(Immigration and Asylum Chamber) Appeal Number: HU/07156/2018
THE IMMIGRATION ACT
Heard at Manchester Civil Justice Centre
Decision & Reasons Promulgated
On 1st April 2019
On 09th May 2019
DEPUTY UPPER TRIBUNAL JUDGE MCCLURE
GB & MB
(ANONYMITY DIRECTION MADE)
THE SECRETARY OF STATE FOR THE HOME DEPARTMENT
For the Appellant: Ms Mair of counsel instruct by TM Fortis Solicitors
For the Respondent: Mr McVitie, Senior Home Officer Presenting Officer
DECISION AND REASONS
1. The appellants are mother, GB, and daughter, MB a minor, and both are citizens of the Ukraine.
2. I have considered whether or not it is appropriate to make an anonymity direction. As the proceedings concern and impact upon the rights and status of a child I consider it appropriate to make an anonymity direction.
3. This is an appeal by the Appellants against the decision of First-tier Tribunal Judge Alis promulgated on the 9th January 2019 whereby the judge dismissed the appellants' appeals against the decisions of the respondent to refuse the appellants leave to remain in the UK based on Article 8 of the ECHR.
4. Leave to appeal to the Upper Tribunal was granted by First-tier Tribunal Judge Povey. Thus the case appeared before me to determine whether or not there was a material error of law in the decision. The material part of the leave provides as follows: -
"2. The grounds allege that the judge erred in his assessment of insurmountable obstacles, proportionality and failed to make material findings on the 2nd appellant's best interests.

**Records supplied:**
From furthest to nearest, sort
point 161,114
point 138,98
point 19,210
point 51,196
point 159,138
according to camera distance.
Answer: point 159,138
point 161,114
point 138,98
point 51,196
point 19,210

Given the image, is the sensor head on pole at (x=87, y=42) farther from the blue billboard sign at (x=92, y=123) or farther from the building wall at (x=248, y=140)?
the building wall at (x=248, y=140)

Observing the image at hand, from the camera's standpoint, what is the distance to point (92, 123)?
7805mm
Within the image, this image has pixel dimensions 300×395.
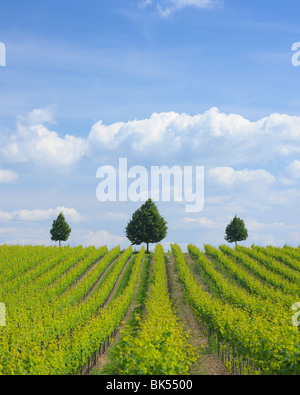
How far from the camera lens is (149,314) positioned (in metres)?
20.6

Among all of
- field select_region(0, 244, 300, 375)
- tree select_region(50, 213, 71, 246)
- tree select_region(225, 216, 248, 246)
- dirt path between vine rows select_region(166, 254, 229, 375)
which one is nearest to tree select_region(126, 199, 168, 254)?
field select_region(0, 244, 300, 375)

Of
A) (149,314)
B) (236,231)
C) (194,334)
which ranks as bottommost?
(194,334)

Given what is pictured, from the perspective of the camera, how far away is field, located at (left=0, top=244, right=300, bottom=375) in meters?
13.6

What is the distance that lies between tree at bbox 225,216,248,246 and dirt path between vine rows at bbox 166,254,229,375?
2136 cm

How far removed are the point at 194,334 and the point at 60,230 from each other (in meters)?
51.4

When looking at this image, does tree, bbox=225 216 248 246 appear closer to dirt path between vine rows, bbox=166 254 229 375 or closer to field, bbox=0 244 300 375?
field, bbox=0 244 300 375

**Problem:**
Can you carry on the Upper Tribunal appeal decision from its last line, picking up inside the quoted grant of leave?

**Written reply:**
3. It appeared that the judge in assessing both insurmountable obstacles to family life with the first appellant's British husband continuing in the Ukraine and the proportionality of the respondent's interference, made material errors of fact (regarding the First Appellant's immigration status and the couple's knowledge at the outset of their relationship), failed to have adequate regard to the appellants' circumstances or the prevailing circumstances in the Crimea (from where the appellants had been living). It was arguable that the judge's assessment of both these components of article 8 were in error. In addition, whilst acknowledging the primacy of the seconds appellant's best interest, it was far from clear what conclusions the judge reached as to what those best interests were or how they were weighed into the subsequent proportionality assessment. This too disclosed an arguable error of law."
5. Whilst the appellants are Ukrainian nationals, they were both born in Georgia. When MB was 7 months old, the appellants relocated from Georgia to the Crimea, then part of Ukraine. At that stage contact was lost with the father of MB and there has been no contact since that time.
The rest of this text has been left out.